#### [Exercise requirements]
Repeat the records in full and exactly, omitting pictures.

#### [Supplied information]
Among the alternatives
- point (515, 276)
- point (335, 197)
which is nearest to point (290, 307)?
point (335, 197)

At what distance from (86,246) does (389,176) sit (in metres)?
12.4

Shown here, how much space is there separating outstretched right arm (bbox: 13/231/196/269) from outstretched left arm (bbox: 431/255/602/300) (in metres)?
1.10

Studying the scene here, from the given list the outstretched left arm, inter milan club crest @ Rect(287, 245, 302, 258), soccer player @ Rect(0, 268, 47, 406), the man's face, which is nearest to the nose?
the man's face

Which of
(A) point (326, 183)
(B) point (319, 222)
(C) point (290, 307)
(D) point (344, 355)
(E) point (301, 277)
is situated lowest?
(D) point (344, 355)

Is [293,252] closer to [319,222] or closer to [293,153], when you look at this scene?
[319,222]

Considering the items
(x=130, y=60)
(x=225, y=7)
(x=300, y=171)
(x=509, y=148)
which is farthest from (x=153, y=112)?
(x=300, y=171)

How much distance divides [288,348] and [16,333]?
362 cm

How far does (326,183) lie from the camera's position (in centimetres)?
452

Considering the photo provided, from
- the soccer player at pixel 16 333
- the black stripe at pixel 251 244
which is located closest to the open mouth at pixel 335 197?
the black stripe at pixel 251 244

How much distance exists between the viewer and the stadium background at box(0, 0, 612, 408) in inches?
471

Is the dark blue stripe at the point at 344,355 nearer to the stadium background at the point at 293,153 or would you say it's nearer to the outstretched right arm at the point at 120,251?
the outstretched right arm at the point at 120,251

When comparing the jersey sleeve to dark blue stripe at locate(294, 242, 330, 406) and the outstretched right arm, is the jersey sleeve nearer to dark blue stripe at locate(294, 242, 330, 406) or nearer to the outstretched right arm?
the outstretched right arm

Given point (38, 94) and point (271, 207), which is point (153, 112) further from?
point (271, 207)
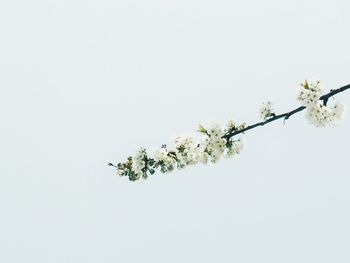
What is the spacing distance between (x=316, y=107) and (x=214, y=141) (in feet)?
6.58

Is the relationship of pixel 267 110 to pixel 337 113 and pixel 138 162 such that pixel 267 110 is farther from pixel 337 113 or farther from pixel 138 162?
pixel 138 162

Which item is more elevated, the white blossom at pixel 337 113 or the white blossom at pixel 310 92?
the white blossom at pixel 310 92

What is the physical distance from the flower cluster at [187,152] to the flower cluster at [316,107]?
1.33 meters

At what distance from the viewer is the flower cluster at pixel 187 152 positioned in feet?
33.6

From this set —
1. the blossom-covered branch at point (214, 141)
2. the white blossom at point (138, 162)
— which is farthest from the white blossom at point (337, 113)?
the white blossom at point (138, 162)

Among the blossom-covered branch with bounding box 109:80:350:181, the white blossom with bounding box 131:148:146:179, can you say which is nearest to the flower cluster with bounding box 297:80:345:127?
the blossom-covered branch with bounding box 109:80:350:181

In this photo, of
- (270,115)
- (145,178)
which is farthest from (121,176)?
(270,115)

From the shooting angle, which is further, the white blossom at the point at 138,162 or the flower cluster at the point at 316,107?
the white blossom at the point at 138,162

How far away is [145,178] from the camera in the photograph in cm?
1095

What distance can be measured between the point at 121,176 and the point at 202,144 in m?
1.95

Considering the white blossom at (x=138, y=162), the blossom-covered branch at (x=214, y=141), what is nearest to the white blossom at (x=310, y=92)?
the blossom-covered branch at (x=214, y=141)

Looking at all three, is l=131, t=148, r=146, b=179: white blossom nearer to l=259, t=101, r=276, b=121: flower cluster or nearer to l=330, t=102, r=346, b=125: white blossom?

#### [Solution to the problem]
Among the alternatives
- point (515, 276)
- point (335, 197)
which is nearest to point (290, 307)?
point (335, 197)

At what distance from (86,246) does (389,176) sit (in metres)?
12.4

Shown here, how much space is there separating outstretched right arm (bbox: 13/231/196/269) from outstretched left arm (bbox: 431/255/602/300) (in metres)?
1.10

Studying the scene here, from the given list the outstretched left arm, inter milan club crest @ Rect(287, 245, 302, 258), soccer player @ Rect(0, 268, 47, 406), the man's face, which is nearest to the nose?
the man's face

Which of
(A) point (326, 183)
(B) point (319, 222)
(C) point (290, 307)
(D) point (344, 355)
(E) point (301, 277)
is situated lowest?
(D) point (344, 355)

Is [293,252] closer to [319,222] or closer to [293,153], when you look at this scene?
[319,222]

Considering the items
(x=130, y=60)
(x=225, y=7)
(x=300, y=171)
(x=509, y=148)
which is farthest from (x=153, y=112)?
(x=300, y=171)

How much distance divides [288,348] and [16,333]?
362 cm

How far does (326,183) lie from the camera's position (in centimetres)?
452

Considering the photo provided, from
- the soccer player at pixel 16 333
- the black stripe at pixel 251 244
which is located closest to the open mouth at pixel 335 197?
the black stripe at pixel 251 244

How much distance exists between the viewer and the stadium background at box(0, 0, 612, 408) in inches?
471

Is the dark blue stripe at the point at 344,355 nearer to the stadium background at the point at 293,153 or would you say it's nearer to the outstretched right arm at the point at 120,251?
the outstretched right arm at the point at 120,251

When comparing the jersey sleeve to dark blue stripe at locate(294, 242, 330, 406) and the outstretched right arm, is the jersey sleeve nearer to dark blue stripe at locate(294, 242, 330, 406) or nearer to the outstretched right arm?
the outstretched right arm

Given point (38, 94) and point (271, 207), which is point (153, 112) further from?
point (271, 207)
What is the spacing distance between (x=316, y=107) and (x=214, y=141) (in feet)?
6.58

Is the relationship of pixel 267 110 to pixel 337 113 and pixel 138 162 such that pixel 267 110 is farther from pixel 337 113 or farther from pixel 138 162?
pixel 138 162

Which item is more elevated, the white blossom at pixel 337 113 or the white blossom at pixel 310 92?
the white blossom at pixel 310 92

What is the physical distance from the flower cluster at [187,152] to the flower cluster at [316,107]?
1.33 meters

At what distance from the viewer is the flower cluster at pixel 187 152 positioned in feet?
33.6

From this set —
1. the blossom-covered branch at point (214, 141)
2. the white blossom at point (138, 162)
— which is farthest from the white blossom at point (337, 113)?
the white blossom at point (138, 162)

Among the blossom-covered branch with bounding box 109:80:350:181, the white blossom with bounding box 131:148:146:179, can you say which is nearest to the flower cluster with bounding box 297:80:345:127?
the blossom-covered branch with bounding box 109:80:350:181

In this photo, of
- (270,115)
- (145,178)
which is farthest from (121,176)?
(270,115)

From the shooting angle, which is further, the white blossom at the point at 138,162 or the flower cluster at the point at 316,107?
the white blossom at the point at 138,162

How far away is [145,178] from the camera in the photograph in cm?
1095

What distance can be measured between the point at 121,176 and the point at 202,144 in m?
1.95

Considering the white blossom at (x=138, y=162), the blossom-covered branch at (x=214, y=141), what is nearest to the white blossom at (x=310, y=92)?
the blossom-covered branch at (x=214, y=141)

Looking at all three, is l=131, t=148, r=146, b=179: white blossom nearer to l=259, t=101, r=276, b=121: flower cluster or nearer to l=330, t=102, r=346, b=125: white blossom?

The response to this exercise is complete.